The paper considered a range of alternative ways of collateralising external borrowing by the Icelandic authorities, that might not involve large-scale unemployment and excess capacity. Securitising Iceland’s future revenues from hydro and geo-thermal power generation seemed an attractive option to us. At the moment, Iceland exports electric power only indirectly, embodied in aluminium that is smelted and refined there. The scale of these operations is about to increase. In addition, it may soon become technogically feasible and economically viable to export power directly, via cable, to Scotland.
For whatever reason, Iceland’s government was unable or unwilling to raise the external resources to defend its banks. All three formerly internationally active banks are now in receivership. The government is buying some of the domestic banking assets to safeguard the domestic payments, clearing and settlement systems. As regards the creditors, many of whom are foreign, including 82 UK local government councils, they are on their own. They can join the cue of unsecured creditors and wait to see what, if anything, they get back from the sale of the assets of the banks. This is as it should be.
How would membership of the euro area have made a difference? It would not have made any difference if the problem of the banks had been one of fundamental insolvency – if the hold-to-maturity value of the assets was insufficient to cover its obligations. But if the problem were only one of illiquidity causing a non-fundamental insolvency because the assets of the banks could be realised in the short run only at fire-sale prices, then membership of the eurozone would have permitted the banks to survive. Many of the illiquid assets of the three banks could have been used as collateral at the discount window of the Eurosystem or in Eurosystem repos. Because the euro is a global reserve currency, there would not have been no appreciable effect on the external value of the euro from the LLR and MMLR operations of the Eurosystem in support of the Icelandic banks.

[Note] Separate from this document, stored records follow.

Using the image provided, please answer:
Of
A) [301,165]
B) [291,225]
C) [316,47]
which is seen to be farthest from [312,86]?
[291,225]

None of this would have done any good if the Icelandic banks’ problem had been one of fundamental insolvency rather than illiquidity creating the risk of non-fundamental insolvency. Even in the euro area, Iceland would have had the unavoidable problems faced by any small country with a large banking system (gross assets and liabilities 900 percent of annual GDP). The fundamental solvency gap of the banks could be too large to be manageable for the national fiscal authority. Only international aid, or fiscal risk insurance and fiscal burden sharing would help a country whose banking system’s solvency gap exceeded the fiscal capacity of the national authorities. But if, as the Icelandic banks, the Icelandic authorities and such experts as Professor Richard Portes argued, the Icelandic banks are fundamentally sound, then membership of the euro area would have prevented the collapse we have just witnessed.
There are obvious lessons here for other small countries with large, internationally exposed banking sectors and their own currencies. In Europe, Switzerland, Denmark, Sweden and even the UK come to mind. He who has ears to hear, let him hear.